On 18 August 2013, Petropoulos made his debut with his new team and scored one goal in a 2–1 home victory against Aris. Besides the fact that Apollon Smyrnis did not avoid relegation, Petropoulos had the best year in his career by scoring 12 goals. As a result of this, Metz, Chievo Verona and Hellas Verona became interested in him.

In the summer of 2014 due to the relegation of Apollon Smyrnis to the second division Petropoulos signed for OFI, joined the club for second time in his career. He scored a 91st-minute winner on his debut. Petropoulos left OFI half a year later due to serious financial problems at the club.

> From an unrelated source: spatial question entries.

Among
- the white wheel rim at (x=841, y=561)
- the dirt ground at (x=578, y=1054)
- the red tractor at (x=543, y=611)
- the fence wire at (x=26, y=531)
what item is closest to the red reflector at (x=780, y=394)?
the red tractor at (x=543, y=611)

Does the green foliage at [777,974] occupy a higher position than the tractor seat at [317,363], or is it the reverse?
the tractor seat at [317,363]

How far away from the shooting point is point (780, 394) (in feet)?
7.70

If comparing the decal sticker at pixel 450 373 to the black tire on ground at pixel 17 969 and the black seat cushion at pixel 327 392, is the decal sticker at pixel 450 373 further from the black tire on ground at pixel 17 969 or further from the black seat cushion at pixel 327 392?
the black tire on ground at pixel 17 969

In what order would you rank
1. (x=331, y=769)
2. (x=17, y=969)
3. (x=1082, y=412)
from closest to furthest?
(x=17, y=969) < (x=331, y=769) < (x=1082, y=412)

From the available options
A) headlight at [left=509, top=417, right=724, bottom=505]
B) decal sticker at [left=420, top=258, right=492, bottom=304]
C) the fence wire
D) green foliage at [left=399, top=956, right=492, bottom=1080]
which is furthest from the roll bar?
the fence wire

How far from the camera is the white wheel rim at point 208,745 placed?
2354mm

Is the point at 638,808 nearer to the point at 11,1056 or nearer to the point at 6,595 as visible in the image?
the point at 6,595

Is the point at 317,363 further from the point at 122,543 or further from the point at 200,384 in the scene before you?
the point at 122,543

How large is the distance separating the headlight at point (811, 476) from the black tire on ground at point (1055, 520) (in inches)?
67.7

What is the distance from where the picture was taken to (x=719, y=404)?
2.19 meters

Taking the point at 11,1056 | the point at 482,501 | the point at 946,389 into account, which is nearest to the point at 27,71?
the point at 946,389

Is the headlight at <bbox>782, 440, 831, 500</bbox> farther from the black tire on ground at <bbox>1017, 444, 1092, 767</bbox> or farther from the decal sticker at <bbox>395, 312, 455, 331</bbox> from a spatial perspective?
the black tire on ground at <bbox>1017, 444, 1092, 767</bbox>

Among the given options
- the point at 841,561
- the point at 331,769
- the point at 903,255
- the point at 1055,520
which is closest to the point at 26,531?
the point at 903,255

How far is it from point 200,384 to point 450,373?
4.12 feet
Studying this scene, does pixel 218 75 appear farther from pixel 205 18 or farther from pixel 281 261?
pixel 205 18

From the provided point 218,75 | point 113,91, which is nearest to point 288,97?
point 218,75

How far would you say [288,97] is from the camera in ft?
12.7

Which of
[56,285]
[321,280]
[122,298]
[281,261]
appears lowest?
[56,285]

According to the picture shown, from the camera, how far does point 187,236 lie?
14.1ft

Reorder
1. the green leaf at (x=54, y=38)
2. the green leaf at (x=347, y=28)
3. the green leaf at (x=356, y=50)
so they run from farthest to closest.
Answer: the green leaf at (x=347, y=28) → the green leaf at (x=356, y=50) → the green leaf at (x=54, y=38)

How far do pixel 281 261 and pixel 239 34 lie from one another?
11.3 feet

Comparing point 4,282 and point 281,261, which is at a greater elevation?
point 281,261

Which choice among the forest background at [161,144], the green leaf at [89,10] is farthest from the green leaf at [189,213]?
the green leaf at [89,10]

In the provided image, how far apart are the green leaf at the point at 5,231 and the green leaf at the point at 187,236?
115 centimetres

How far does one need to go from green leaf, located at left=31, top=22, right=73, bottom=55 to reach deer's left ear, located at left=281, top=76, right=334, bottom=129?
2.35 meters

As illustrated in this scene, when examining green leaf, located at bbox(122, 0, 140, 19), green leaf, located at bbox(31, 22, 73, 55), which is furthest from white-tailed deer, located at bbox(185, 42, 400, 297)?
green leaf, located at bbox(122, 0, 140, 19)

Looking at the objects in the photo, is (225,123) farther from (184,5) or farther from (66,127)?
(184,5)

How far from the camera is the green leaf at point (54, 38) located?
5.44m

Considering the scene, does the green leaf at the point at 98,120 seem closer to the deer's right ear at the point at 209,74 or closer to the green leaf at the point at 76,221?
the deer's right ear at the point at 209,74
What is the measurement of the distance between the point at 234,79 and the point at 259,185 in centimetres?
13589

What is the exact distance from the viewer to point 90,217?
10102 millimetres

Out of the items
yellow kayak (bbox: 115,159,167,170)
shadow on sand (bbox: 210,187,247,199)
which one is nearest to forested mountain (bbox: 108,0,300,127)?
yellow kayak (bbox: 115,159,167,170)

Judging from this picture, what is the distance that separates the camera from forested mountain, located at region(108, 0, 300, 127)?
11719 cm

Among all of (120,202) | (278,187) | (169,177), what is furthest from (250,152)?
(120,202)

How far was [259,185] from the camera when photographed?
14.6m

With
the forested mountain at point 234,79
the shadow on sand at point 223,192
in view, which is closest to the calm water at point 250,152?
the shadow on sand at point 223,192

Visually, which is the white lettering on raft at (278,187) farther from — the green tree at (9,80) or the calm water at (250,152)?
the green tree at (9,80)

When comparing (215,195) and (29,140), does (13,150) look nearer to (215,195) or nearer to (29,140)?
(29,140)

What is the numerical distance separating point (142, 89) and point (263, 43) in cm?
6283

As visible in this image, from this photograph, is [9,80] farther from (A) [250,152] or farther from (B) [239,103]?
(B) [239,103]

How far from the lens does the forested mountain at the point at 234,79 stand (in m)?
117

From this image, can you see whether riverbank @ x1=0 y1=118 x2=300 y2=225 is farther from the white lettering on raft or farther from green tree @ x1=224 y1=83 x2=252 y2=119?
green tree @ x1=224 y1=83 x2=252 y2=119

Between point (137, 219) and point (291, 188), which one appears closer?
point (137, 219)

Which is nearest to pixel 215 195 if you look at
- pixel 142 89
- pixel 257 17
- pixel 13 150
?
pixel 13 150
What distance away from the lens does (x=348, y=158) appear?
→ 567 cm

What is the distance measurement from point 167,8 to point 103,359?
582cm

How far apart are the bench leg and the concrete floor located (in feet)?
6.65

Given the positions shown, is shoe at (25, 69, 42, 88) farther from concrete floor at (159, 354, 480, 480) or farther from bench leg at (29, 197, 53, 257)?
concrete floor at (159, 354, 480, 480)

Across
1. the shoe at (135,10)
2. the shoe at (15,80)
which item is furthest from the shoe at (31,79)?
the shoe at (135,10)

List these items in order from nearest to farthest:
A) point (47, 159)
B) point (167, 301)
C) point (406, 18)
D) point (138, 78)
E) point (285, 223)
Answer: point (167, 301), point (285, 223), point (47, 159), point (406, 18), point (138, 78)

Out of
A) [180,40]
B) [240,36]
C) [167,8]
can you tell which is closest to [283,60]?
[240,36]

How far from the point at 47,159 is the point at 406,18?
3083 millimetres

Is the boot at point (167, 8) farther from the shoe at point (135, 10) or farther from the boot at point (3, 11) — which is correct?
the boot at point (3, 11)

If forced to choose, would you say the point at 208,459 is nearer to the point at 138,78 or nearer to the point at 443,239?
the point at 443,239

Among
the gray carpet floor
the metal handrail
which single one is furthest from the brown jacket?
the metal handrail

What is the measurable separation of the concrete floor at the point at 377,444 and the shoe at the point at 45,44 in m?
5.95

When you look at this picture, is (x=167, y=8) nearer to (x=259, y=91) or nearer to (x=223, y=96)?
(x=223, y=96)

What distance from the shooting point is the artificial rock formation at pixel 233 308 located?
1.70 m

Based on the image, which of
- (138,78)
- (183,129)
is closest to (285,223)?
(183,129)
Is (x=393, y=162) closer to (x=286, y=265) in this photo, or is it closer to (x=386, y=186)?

On 21 January 2015, Petropoulos agreed with AEL Kalloni till the end of 2014–15 season. On 12 May 2015, he solved his contract with the club.

===Bari 1908===

Petropoulos passes for the first time in his career, the Greek borders in order to pursue his career in Italian club Bari 1908 playing for Serie B. The Greek winger passed the medical examinations, signing a two years' contract with the club for an undisclosed fee.
On 17 October 2015, in the 8th day of 2015–16 Serie B season he made his debut as a substitute in an away 3–0 loss from Ternana Calcio.
After a rather catastrophic season, the Greek striker is going to use his option clause and ask for the termination of his contract with the club as did not manage to be among the first priorities of Andrea Camplone, playing only in five games.

===Return to Greece===
On 24 August 2016, Petropoulos agreed with Apollon Smyrnis till the end of 2016–17 season. On 9 July 2017, newly promoted to Super League club Lamia and Aris are monitoring the case of experienced striker, who is expected to leave his current team soon.
On 20 September 2017, he signed a contract with Football League club Doxa Drama for an undisclosed fee. Three months later, he mutually solved his contract with the club. On 6 January 2018, Petropoulos signed with Super League club Platanias for the rest of the 2017–18 season, in order to help with his experience the struggling club to remain in the Super League.

==Career statistics==

===Club===

Club: Season; League; League; Cup; Continental; Other^{1}; Total
Apps: Goals; Apps; Goals; Apps; Goals; Apps; Goals; Apps; Goals
Egaleo: 2003–04; Alpha Ethniki; 4; 0; 0; 0; 0; 0; –; 4; 0
Keratsini: 2004–05; Gamma Ethniki; 27; 5; 2; 0; –; –; 29; 5
Haidari: 2005–06; Beta Ethniki; 25; 4; 2; 1; –; –; 27; 5
Egaleo: 2006–07; Super League Greece; 23; 4; 2; 0; –; –; 25; 4
Panathinaikos: 2007–08; 0; 0; 0; 0; 0; 0; –; 0; 0
OFI: 10; 4; 2; 1; –; –; 12; 5
Panathinaikos: 2008–09; 14; 4; 2; 0; 0; 0; 1; 1; 17; 5
2009–10: 6; 0; 3; 0; 1; 0; –; 10; 0
2010–11: 11; 4; 1; 0; 2; 0; 3; 0; 17; 4
2011–12: 12; 3; 1; 0; 2; 0; 2; 1; 17; 4
2012–13: 8; 1; 2; 1; 4; 0; –; 14; 2
AEK Athens: 13; 3; 0; 0; –; –; 13; 3
Apollon Smyrnis: 2013–14; 27; 12; 2; 0; –; –; 29; 12
OFI: 2014–15; 14; 2; 0; 0; –; –; 14; 2
AEL Kalloni: 2014–15; 11; 2; 0; 0; –; –; 11; 2
Bari: 2015–16; Serie B; 5; 0; 0; 0; –; –; 5; 0
Apollon Smyrnis: 2016–17; Football League; 24; 9; 1; 0; –; –; 25; 9
Doxa Drama: 2017–18; Football League; 5; 1; 0; 0; –; –; 5; 1
Platanias: 2017–18; Super League Greece; 8; 2; 0; 0; –; –; 8; 2
Career total: 247; 60; 20; 3; 9; 0; 6; 2; 282; 65

^{1}Includes Greek Super League playoffs.